Wildcards in Snakemake

Snakemake is a versatile pipeline manager for doing a lot of bioinformatics analysis, but handling wildcards in snakemake is not transparent, and here are some tips and tricks that we have gathered to help you process lots of files easily.

Note: most of these are contrived examples since I fixed the problems and don’t want to go back and recreate it to get the exact instance where they occurred! Hopefully some of these tips will help keep you sane as you work out your workflow!

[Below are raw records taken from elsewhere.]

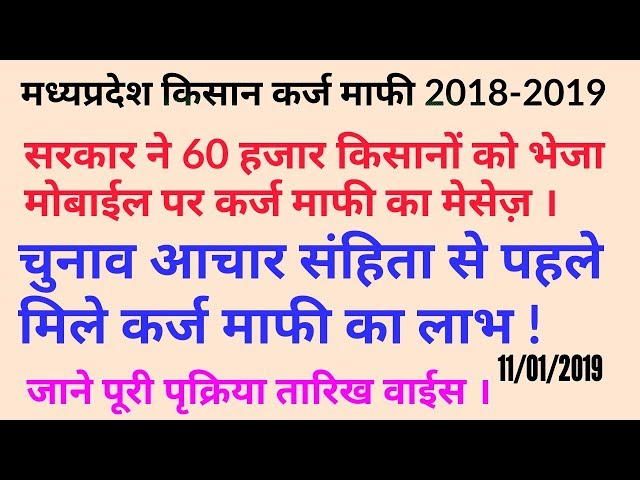 MP Kisan Karj Maphi 2018-2019 !! ???? ???? ???????? ????? ???? !! More Creative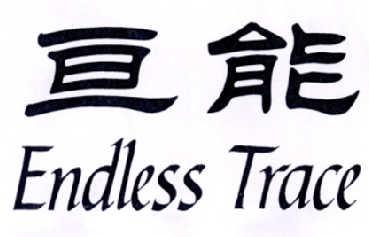 转让商标-亘能 ENDLESS TRACE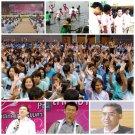 สช. จับมือ ม.อ.สงขลา เคลื่อนยุทธศาสตร์เมืองไทยหัวใจมนุษย์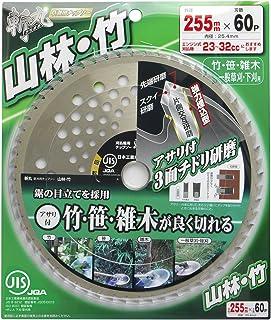 高儀 斬丸 JIS 草刈用チップソー 山林・竹 255mm×60P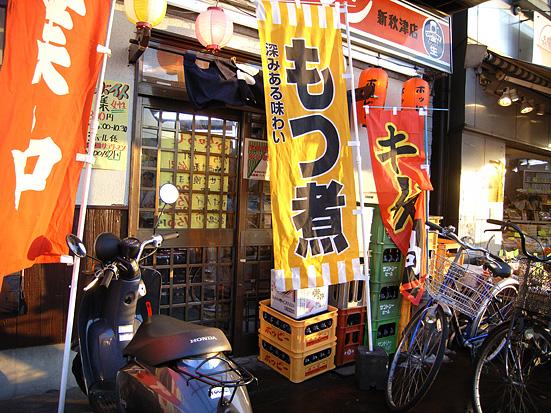 shintoko02.JPG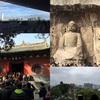 中国華中地方(河南、湖北、湖南)My中国旅行記ブログでの地域別纏めとお勧め。
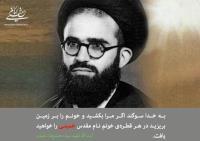 پیام امام خمینی (س) به مناسبت شهادت سید محمدرضا سعیدی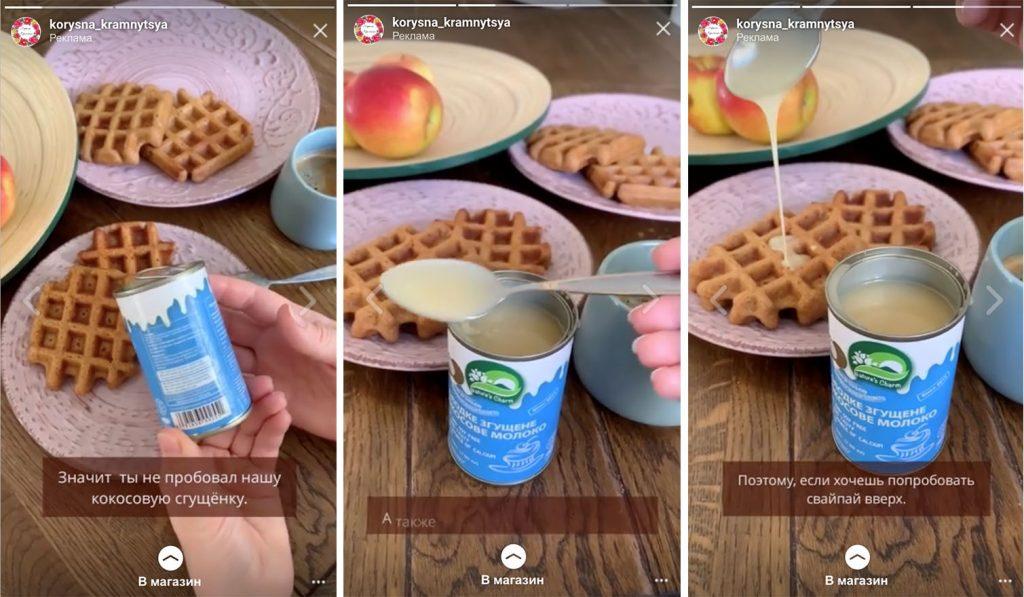 Рекламные Stories для продвижения экомагазина в Instagram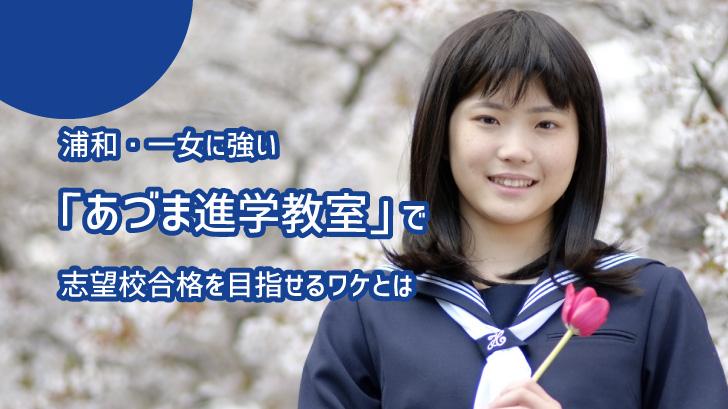 浦和・一女に強い「あづま進学教室」で志望校合格を目指せるワケとは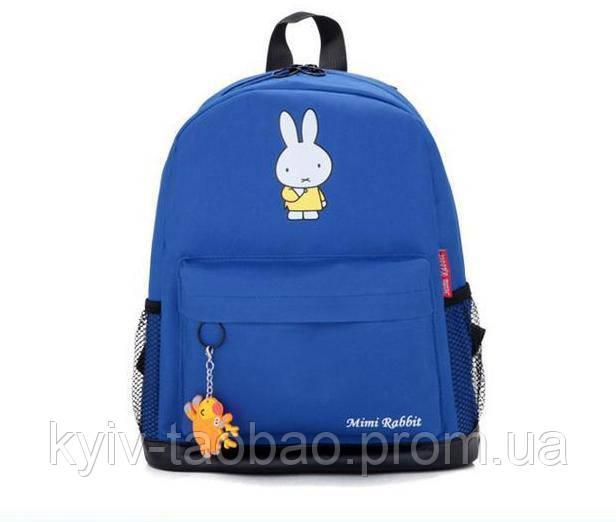 Детский дошкольный рюкзак Mimi Rabbit  синий с одним зайчиком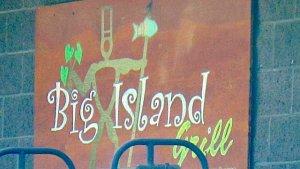 ハワイ島旅行記 ハワイ島のレストラン カイルアコナ ビッグ アイランド グリル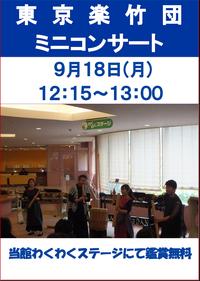 東京楽竹団ミニコンサート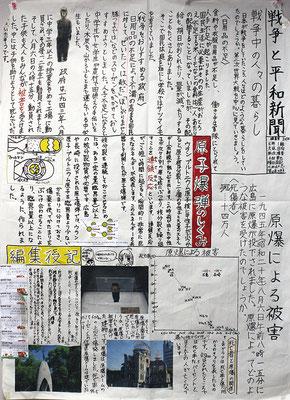湯田小6年生壁新聞 3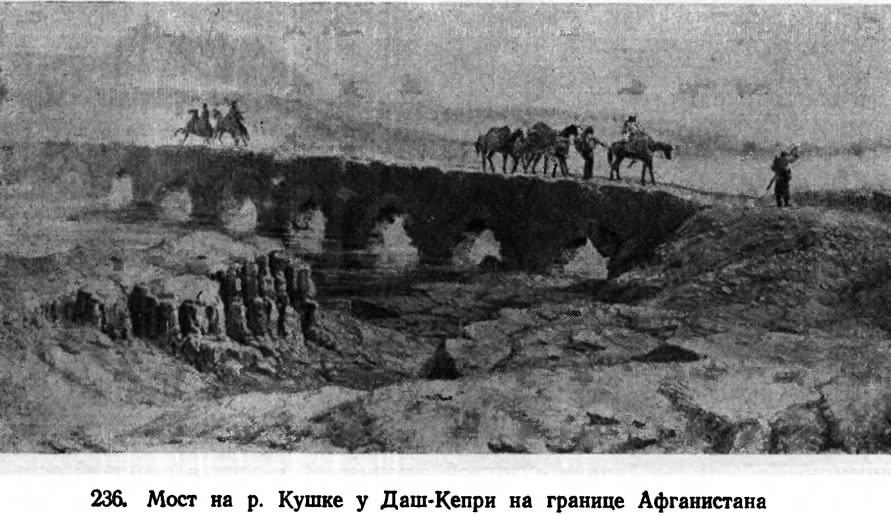 236. Мост на р. Кушке у Даш-Кепри на границе Афганистана
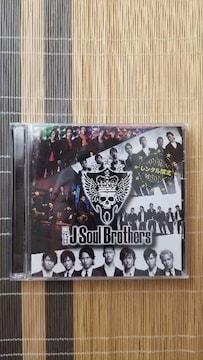 三代目 J Soul Brothers CD+DVD レンタル限定盤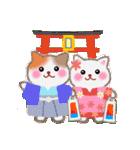 一年中おめでとう!by MGファミリー 2(個別スタンプ:22)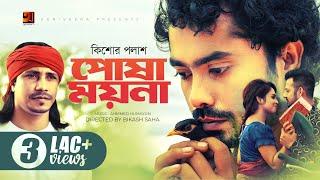 Posha Moyna By Kishore Palash HD.mp4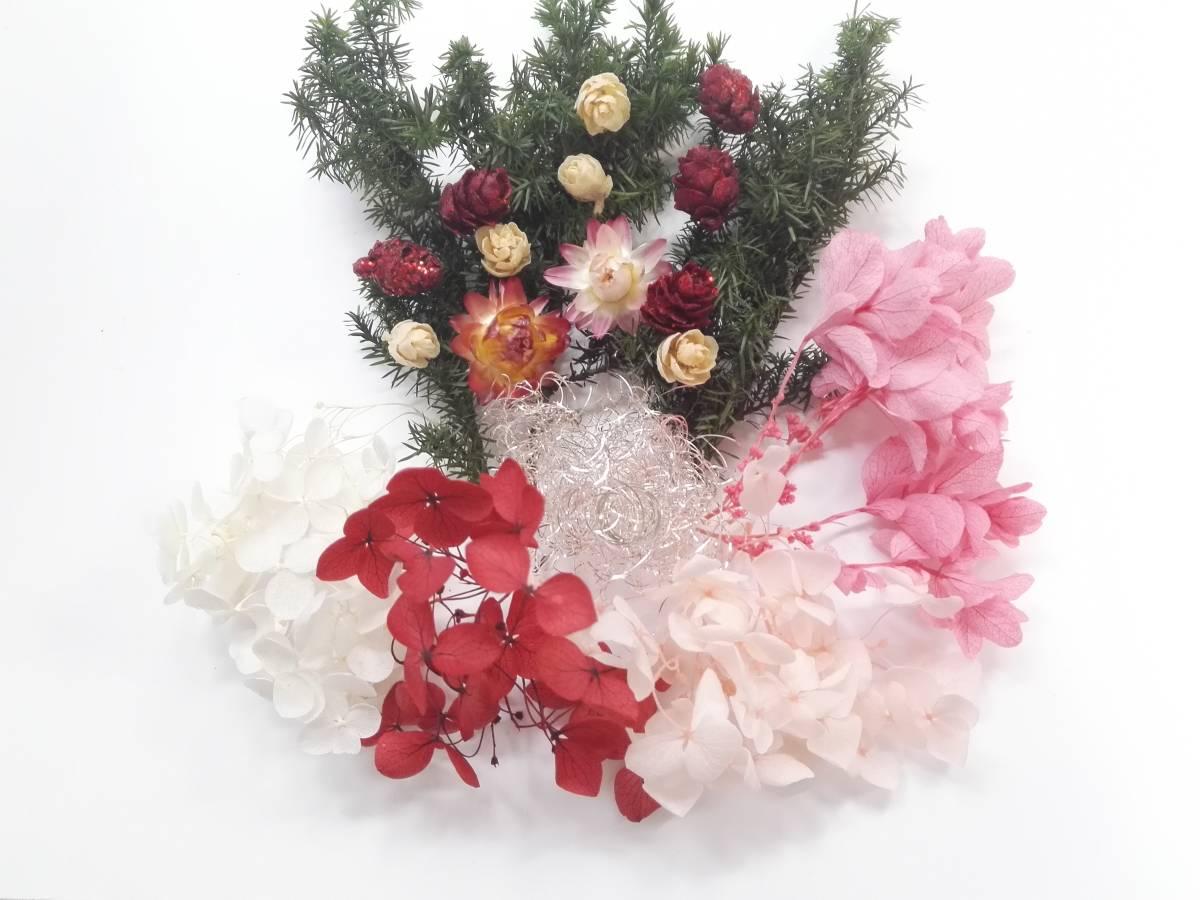 ハーバリウム花材(①クリスマス用小花色々詰め合わせ)セット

Use constraints on wildcards

One of the problems I run into is that snakemake says it can’t figure out how to create a file that stems from a wildcard. For example, if you start with a file called seqs.fastq and then make a file called seqs.clean.fastq and then seqs.clean.really.fastq using wildcards, you might use something like this:

rule clean:
    input:
        "{seqfile}.fastq"
    output:
        "{seqfile}.clean.fastq"

rule reallyclean:
    input:
        "{seqfile}.clean.fastq"
    output:
        "{seqfile}.clean.really.fastq"

Now, however snakemake will try and match {seqfile}.fastq to both seqs.fastq and seqs.clean.fastq giving you wildcards of seqs and seqs.clean

You can overcome this problem by constraining your wildcards. There are three ways to do it, but typically I find the global solution to be the cleanest:

wildcard_constraints:
   seqfile = '\w+'

With this constraint, the wilcard can only contain letters, numbers, or underscores (not strictly true but close enough). This means that the wildcard can only match seqs and not seqs.clean (because the . is not a letter, number, or underscore). This constrains your wildcard matches and ensures that you can have multiple files with the same extension. Of course, with this rule, your wildcards need to only match the regular expression (\w+)!

You can use wildcards in input, output, and params but not shell

If you have a wildcard like {sample} you can not use that directly in the shell rule. Instead, you can set it as a param.

Example. This will not work:

rule get:
    output:
       "{sample}.fasta"
    shell:
       "curl -Lo {output} http://ftp://ftp.patricbrc.org/genomes/{sample}/{sample}.fna"

You will get an error: The name 'sample' is unknown in this context.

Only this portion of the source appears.